What to work on: Go through the data underneath and copy every line exactly.

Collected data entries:
================================
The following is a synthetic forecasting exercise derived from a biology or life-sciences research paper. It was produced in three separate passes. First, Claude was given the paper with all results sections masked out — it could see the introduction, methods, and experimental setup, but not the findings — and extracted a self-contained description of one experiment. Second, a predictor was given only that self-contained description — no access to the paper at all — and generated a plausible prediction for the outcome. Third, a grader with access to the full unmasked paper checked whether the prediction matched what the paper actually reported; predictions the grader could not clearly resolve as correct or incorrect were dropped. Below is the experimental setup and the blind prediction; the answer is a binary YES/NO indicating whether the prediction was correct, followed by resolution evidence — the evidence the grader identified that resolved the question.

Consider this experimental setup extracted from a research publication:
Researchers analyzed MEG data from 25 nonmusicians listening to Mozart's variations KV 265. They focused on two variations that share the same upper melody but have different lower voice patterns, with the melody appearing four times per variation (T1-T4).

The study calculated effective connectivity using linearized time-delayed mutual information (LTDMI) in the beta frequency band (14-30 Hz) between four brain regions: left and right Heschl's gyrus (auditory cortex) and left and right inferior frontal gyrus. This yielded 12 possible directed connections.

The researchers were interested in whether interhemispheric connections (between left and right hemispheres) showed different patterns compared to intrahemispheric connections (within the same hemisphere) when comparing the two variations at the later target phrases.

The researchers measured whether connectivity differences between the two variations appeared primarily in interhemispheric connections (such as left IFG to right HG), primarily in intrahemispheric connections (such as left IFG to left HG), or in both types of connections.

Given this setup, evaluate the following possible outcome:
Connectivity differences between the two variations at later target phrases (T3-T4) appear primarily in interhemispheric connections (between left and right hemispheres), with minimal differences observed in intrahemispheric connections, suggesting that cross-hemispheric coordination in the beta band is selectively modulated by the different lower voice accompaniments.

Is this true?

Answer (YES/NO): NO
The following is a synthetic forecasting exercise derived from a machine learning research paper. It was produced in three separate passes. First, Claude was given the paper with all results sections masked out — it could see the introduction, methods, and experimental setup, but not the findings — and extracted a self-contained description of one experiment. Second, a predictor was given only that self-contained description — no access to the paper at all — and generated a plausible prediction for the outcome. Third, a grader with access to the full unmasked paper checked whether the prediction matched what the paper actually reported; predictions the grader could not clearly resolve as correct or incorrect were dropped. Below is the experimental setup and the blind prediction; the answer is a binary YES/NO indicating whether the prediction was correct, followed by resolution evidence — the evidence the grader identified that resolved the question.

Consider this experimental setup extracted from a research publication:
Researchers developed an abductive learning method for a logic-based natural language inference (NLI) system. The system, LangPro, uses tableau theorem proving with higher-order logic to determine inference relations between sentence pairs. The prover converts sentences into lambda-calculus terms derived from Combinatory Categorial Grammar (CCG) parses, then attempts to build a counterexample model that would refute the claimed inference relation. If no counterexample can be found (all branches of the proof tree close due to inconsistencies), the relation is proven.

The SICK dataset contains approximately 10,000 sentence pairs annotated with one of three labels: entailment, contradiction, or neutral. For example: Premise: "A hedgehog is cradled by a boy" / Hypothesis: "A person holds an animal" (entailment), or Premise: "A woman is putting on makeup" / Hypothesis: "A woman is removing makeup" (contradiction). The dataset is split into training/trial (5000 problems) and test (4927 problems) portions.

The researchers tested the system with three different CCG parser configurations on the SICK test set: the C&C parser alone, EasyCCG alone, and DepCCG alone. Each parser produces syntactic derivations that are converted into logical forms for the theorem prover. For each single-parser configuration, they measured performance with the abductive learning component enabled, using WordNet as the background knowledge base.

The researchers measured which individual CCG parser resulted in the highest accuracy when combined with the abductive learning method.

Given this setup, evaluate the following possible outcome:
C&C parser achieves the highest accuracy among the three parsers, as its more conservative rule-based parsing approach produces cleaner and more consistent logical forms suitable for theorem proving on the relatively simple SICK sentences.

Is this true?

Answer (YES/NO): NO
================================
Exercise response:
The following is a synthetic forecasting exercise derived from a biology or life-sciences research paper. It was produced in three separate passes. First, Claude was given the paper with all results sections masked out — it could see the introduction, methods, and experimental setup, but not the findings — and extracted a self-contained description of one experiment. Second, a predictor was given only that self-contained description — no access to the paper at all — and generated a plausible prediction for the outcome. Third, a grader with access to the full unmasked paper checked whether the prediction matched what the paper actually reported; predictions the grader could not clearly resolve as correct or incorrect were dropped. Below is the experimental setup and the blind prediction; the answer is a binary YES/NO indicating whether the prediction was correct, followed by resolution evidence — the evidence the grader identified that resolved the question.

Consider this experimental setup extracted from a research publication:
Researchers analyzed MEG data from 25 nonmusicians listening to Mozart's variations KV 265. They focused on two variations that share the same upper melody but have different lower voice patterns, with the melody appearing four times per variation (T1-T4).

The study calculated effective connectivity using linearized time-delayed mutual information (LTDMI) in the beta frequency band (14-30 Hz) between four brain regions: left and right Heschl's gyrus (auditory cortex) and left and right inferior frontal gyrus. This yielded 12 possible directed connections.

The researchers were interested in whether interhemispheric connections (between left and right hemispheres) showed different patterns compared to intrahemispheric connections (within the same hemisphere) when comparing the two variations at the later target phrases.

The researchers measured whether connectivity differences between the two variations appeared primarily in interhemispheric connections (such as left IFG to right HG), primarily in intrahemispheric connections (such as left IFG to left HG), or in both types of connections.

Given this setup, evaluate the following possible outcome:
Connectivity differences between the two variations at later target phrases (T3-T4) appear primarily in interhemispheric connections (between left and right hemispheres), with minimal differences observed in intrahemispheric connections, suggesting that cross-hemispheric coordination in the beta band is selectively modulated by the different lower voice accompaniments.

Is this true?

Answer (YES/NO): NO
The following is a synthetic forecasting exercise derived from a machine learning research paper. It was produced in three separate passes. First, Claude was given the paper with all results sections masked out — it could see the introduction, methods, and experimental setup, but not the findings — and extracted a self-contained description of one experiment. Second, a predictor was given only that self-contained description — no access to the paper at all — and generated a plausible prediction for the outcome. Third, a grader with access to the full unmasked paper checked whether the prediction matched what the paper actually reported; predictions the grader could not clearly resolve as correct or incorrect were dropped. Below is the experimental setup and the blind prediction; the answer is a binary YES/NO indicating whether the prediction was correct, followed by resolution evidence — the evidence the grader identified that resolved the question.

Consider this experimental setup extracted from a research publication:
Researchers developed an abductive learning method for a logic-based natural language inference (NLI) system. The system, LangPro, uses tableau theorem proving with higher-order logic to determine inference relations between sentence pairs. The prover converts sentences into lambda-calculus terms derived from Combinatory Categorial Grammar (CCG) parses, then attempts to build a counterexample model that would refute the claimed inference relation. If no counterexample can be found (all branches of the proof tree close due to inconsistencies), the relation is proven.

The SICK dataset contains approximately 10,000 sentence pairs annotated with one of three labels: entailment, contradiction, or neutral. For example: Premise: "A hedgehog is cradled by a boy" / Hypothesis: "A person holds an animal" (entailment), or Premise: "A woman is putting on makeup" / Hypothesis: "A woman is removing makeup" (contradiction). The dataset is split into training/trial (5000 problems) and test (4927 problems) portions.

The researchers tested the system with three different CCG parser configurations on the SICK test set: the C&C parser alone, EasyCCG alone, and DepCCG alone. Each parser produces syntactic derivations that are converted into logical forms for the theorem prover. For each single-parser configuration, they measured performance with the abductive learning component enabled, using WordNet as the background knowledge base.

The researchers measured which individual CCG parser resulted in the highest accuracy when combined with the abductive learning method.

Given this setup, evaluate the following possible outcome:
C&C parser achieves the highest accuracy among the three parsers, as its more conservative rule-based parsing approach produces cleaner and more consistent logical forms suitable for theorem proving on the relatively simple SICK sentences.

Is this true?

Answer (YES/NO): NO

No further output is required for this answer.